Who Should Worry (and Who Shouldn't)
Bioinformatics scientists and computational biologists within this SOC should not worry at all — they are in acute demand and would individually score Green if assessed separately. Molecular biologists and geneticists in pharma/biotech are similarly well-positioned, with strong industry demand and AI creating new validation work. Government biologists in stable research programmes are in the most borderline position — the role itself resists automation, but flat growth and budget constraints mean fewer positions over time. The most exposed are mid-level biologists doing routine analytical work (taxonomy, environmental monitoring, quality control testing) where AI-powered image recognition and automated analysis are most mature. The single biggest factor separating the safe version from the at-risk version is whether you are generating novel research questions or executing established analytical protocols. The hypothesis-generating scientist who bridges wet lab and computational work is untouchable. The biologist running standardised assays against known protocols is increasingly augmented to the point where fewer are needed.
What This Means
The role in 2028: Biological scientists will use AI as standard research infrastructure — AlphaFold for protein structure, generative models for experimental design suggestions, AI literature synthesis for grant writing, ML-powered analysis pipelines for genomics/proteomics data, and automated image analysis for microscopy. Data analysis workflows will be heavily AI-accelerated. But the scientist still generates every hypothesis, designs every experiment, validates every AI prediction against wet-lab or field reality, and bears accountability for every published result.
Survival strategy:
- Develop computational fluency — learn Python/R, basic ML concepts, and how to critically evaluate AI-generated predictions. The biologist who bridges wet lab/field work and computational science is most valuable.
- Specialise in areas where AI creates new work — AI prediction validation, computational-experimental integration, interdisciplinary research that moves AI insights into biological applications.
- Move toward industry or translational roles if currently in flat-growth government positions. Industry demand for AI-fluent biological scientists is growing faster than academic or government demand.

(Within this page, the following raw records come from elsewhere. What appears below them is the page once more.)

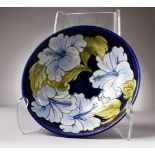 A GOOD MOORCROFT BLUE GROUND CIRCULAR BOWL, "Hibiscus". MOORCROFT. WM in green. 10.25ins diameter.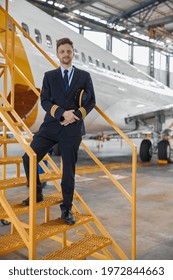 Portrair Of Plane Crew In Hangar Of Technical Service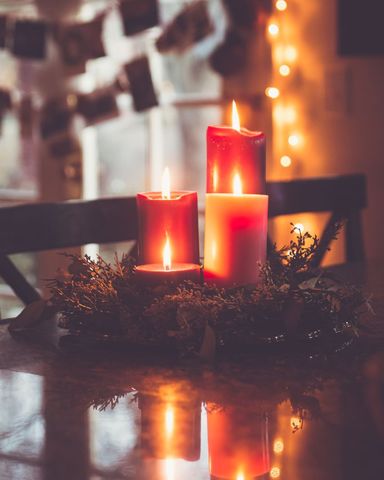 Festive Candles with Warm Glow on Holiday Table Setting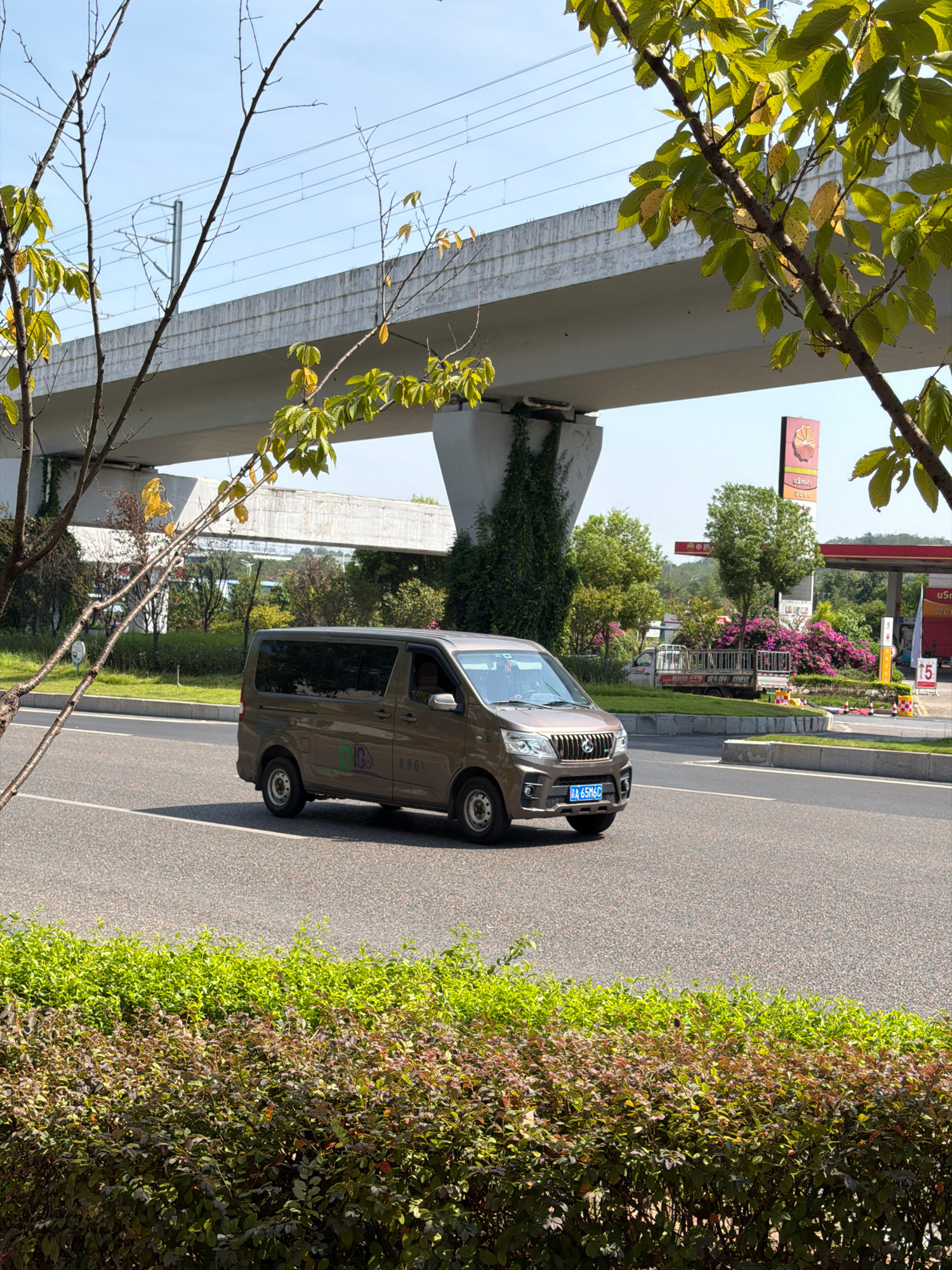 In Jiangjin, China, a brown minivan with a license plate reading "A 65M6C" drives along a paved road beneath an elevated concrete structure. The minivan has tinted windows and some graphics on its side, including a green circle with a white symbol. The road is bordered by green bushes in the foreground and trees and flowering bushes in the background. A gas station with a red canopy and signs is visible to the right, along with a small utility truck. Overhead power lines are present, and the sky is clear and blue.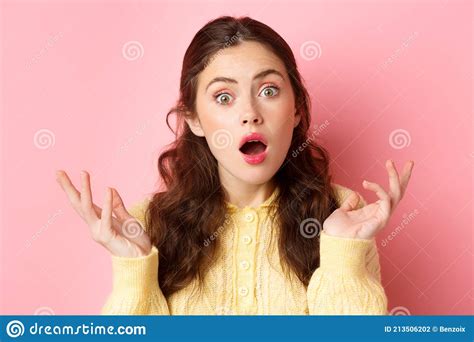 Close Up Of Surprised And Confused Young Woman Open Mouth And Raise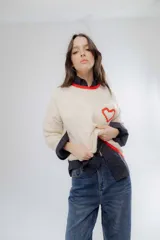 Buzo de punto color crema con detalles en rojo en el cuello, puños y ruedo. Presenta un bolsillo frontal en el pecho con un corazón bordado en relieve.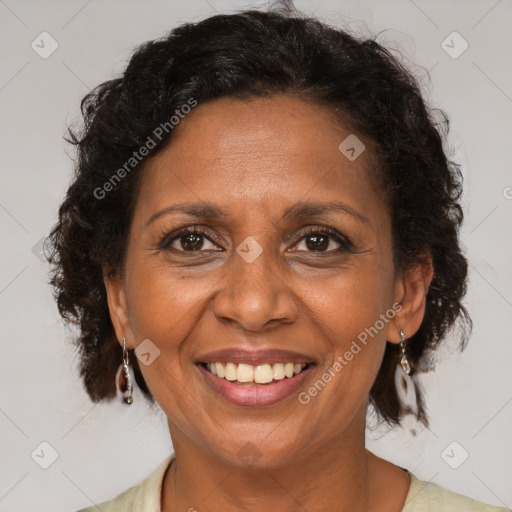 Joyful black adult female with medium  brown hair and brown eyes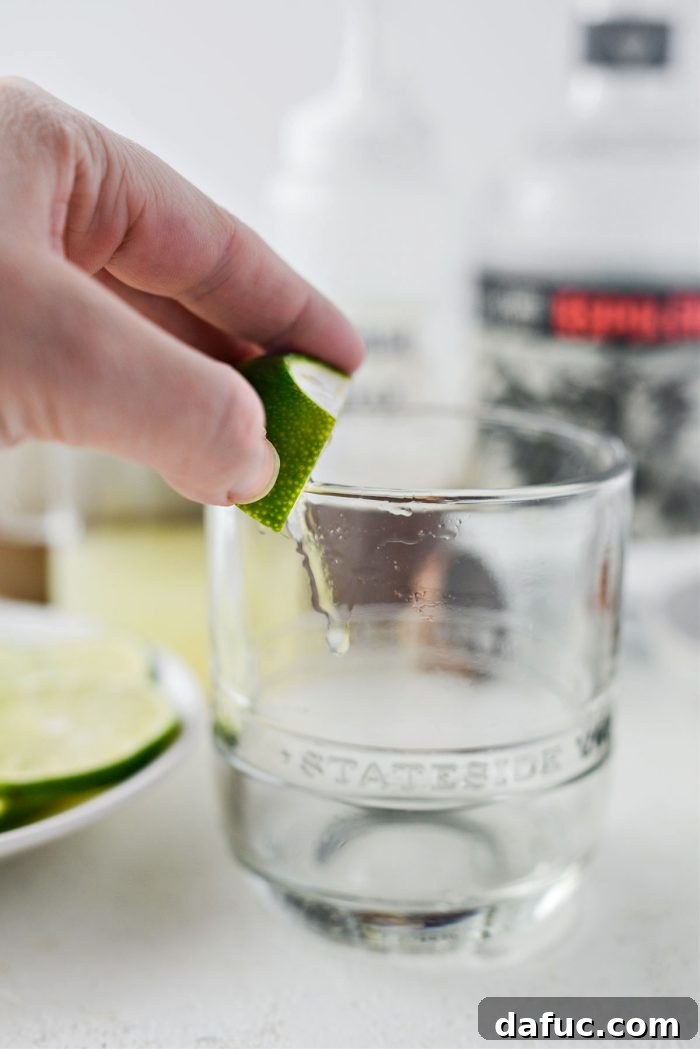 A hand rubbing the rim of a cocktail glass with a lime wedge.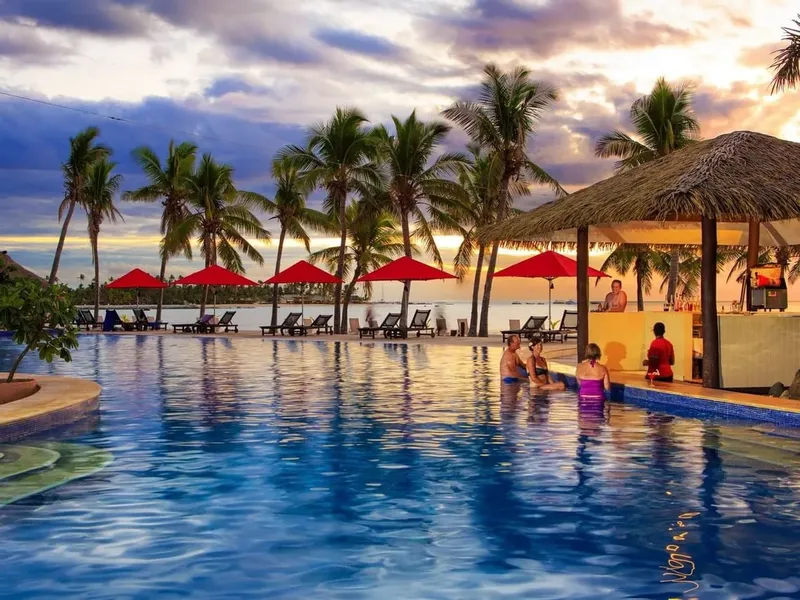Personnes au bar d'une piscine avec palmiers et coucher de soleil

Where to look next. If you're considering a career shift, these Green Zone roles share transferable skills with biological science:
- Medical Scientist (AIJRI 54.5) — Directly adjacent; disease-focused research with stronger market demand and regulatory barriers.
- Natural Sciences Manager (AIJRI 51.6) — Leadership transition leveraging research programme management, grant strategy, and team oversight experience.
- AI Auditor (AIJRI 64.5) — For computationally fluent biologists; scientific method, data validation, and systematic evaluation skills transfer directly to auditing AI systems.
Browse all scored roles at jobzonerisk.com to find the right fit for your skills and interests.
Timeline: 5-10 years. Constrained by the irreducibility of the scientific method (hypothesis, experiment, interpretation, iteration), graduate training pipeline (5-10 years minimum), regulatory mandates for human oversight in biological research, and the expanding frontier of unanswered biological questions. The timeline is shorter than medical scientists because the BLS growth signal is weaker and the catch-all nature of this SOC includes roles more exposed to AI automation.